Mangiare carne, demandando l’uccisione dell’animale agli operatori del settore, è ancora dimostrazione di ferocia, machismo, potenza. Il malavitoso, il mafioso è carnivoro si pone al vertice della catena, nessuno è più predatore di lui.

Ad oggi il veganesimo- se non anche il vegetarianesimo- viene vissuto ancora come una moda, un vezzo, un fastidio, da ascrivere a una debolezza, dai tratti femminei, o patologici, qualcosa da ridicolizzare o su cui sorvolare, per pensare alle cose serie.

Pensiamo alle cose importanti, queste sono stupidaggini.

Invece sono la base. Lo dicono molti filosofi, molti scrittori, molti intellettuali.

Lo dice chi ha un’anima. E ne ha fatto il suo cavallo di battaglia Joaquin Phoenix, che, indimenticabile, ha voluto dedicare agli altri dannati della terra, l’oscar vinto interpretando uno dei dannati della terra.
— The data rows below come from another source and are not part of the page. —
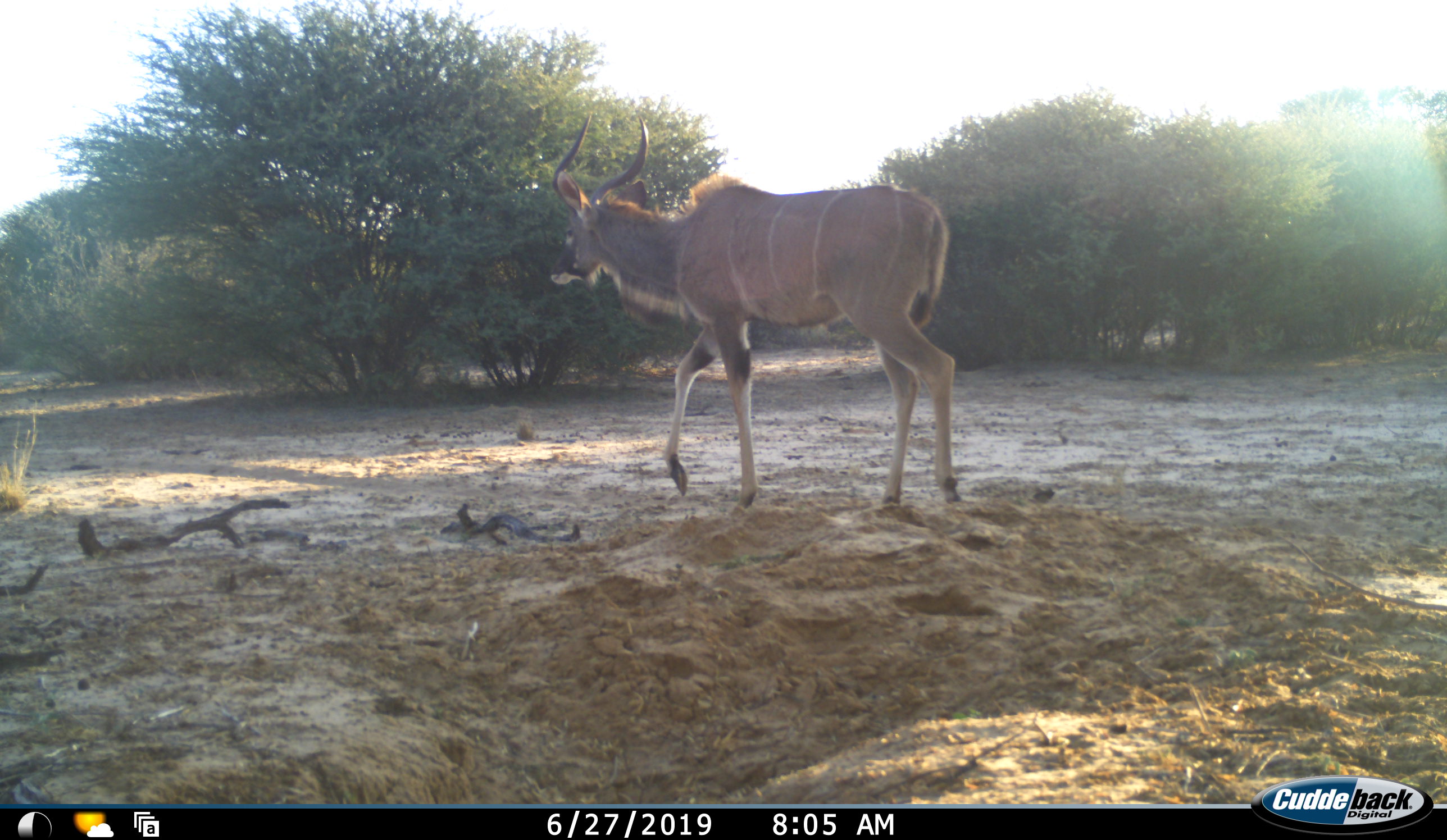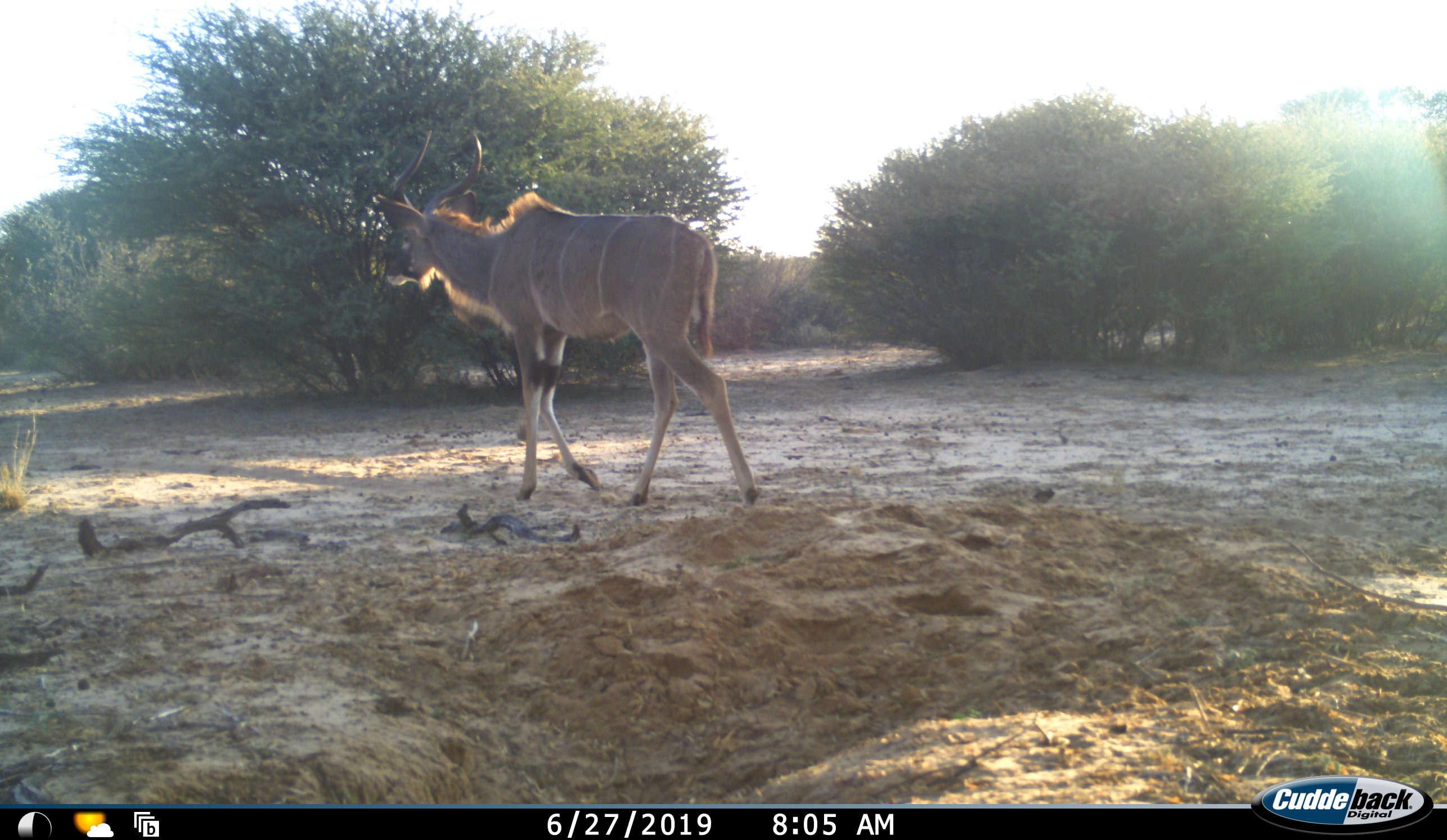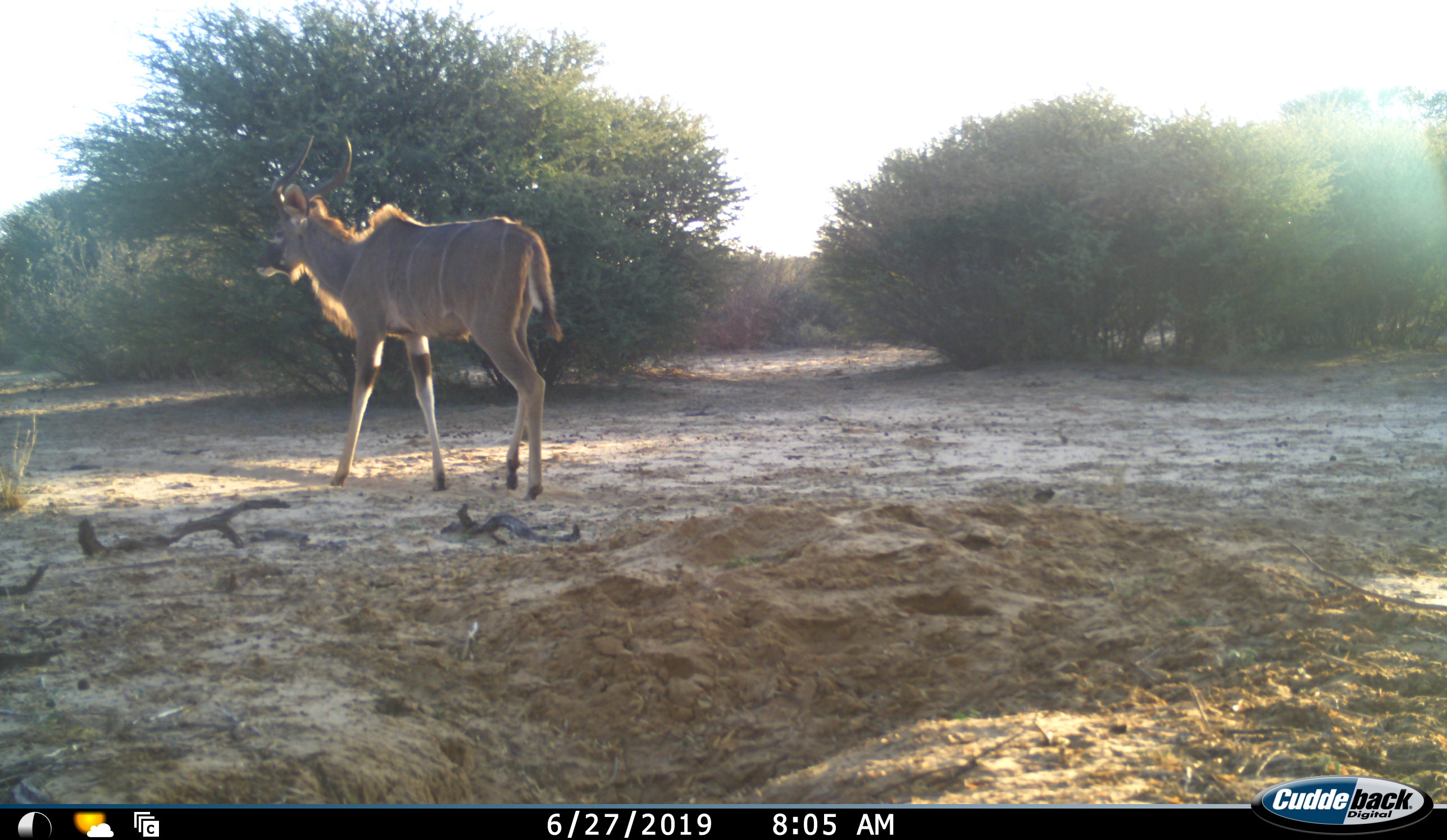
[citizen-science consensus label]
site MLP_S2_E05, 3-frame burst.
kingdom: Animalia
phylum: Chordata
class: Mammalia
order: Artiodactyla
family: Bovidae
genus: Tragelaphus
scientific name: Tragelaphus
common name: kudu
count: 1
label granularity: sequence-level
E, il 22 aprile, giornata mondiale del nostro pianeta, è stato proiettato Indigo, un cortometraggio che documenta il salvataggio di una mucca e di un vitello da un macello di Los Angeles. Joaquin Phoenix è il volto di questo video, e ci racconta le sue emozioni e quelle dell’animale spaurito e tremante tra le sue braccia. E, mentre i titoli di coda scorrono, si leggono i dati della strage quotidiana su cui galleggia, come una zattera su un oceano di sangue, l’animale uomo:

Si stima che la produzione di carne raddoppierà entro il 2050. Ogni anno vengono macellati 80 miliardi di animali. Questo numero non tiene conto dei pesci. Come potremo allevare 160 miliardi di animali ogni anno? Facendo spazio nelle foreste. Ma abbiamo già distrutto il 50% delle foreste nel mondo, e gli alberi assorbono naturalmente i gas inquinanti”.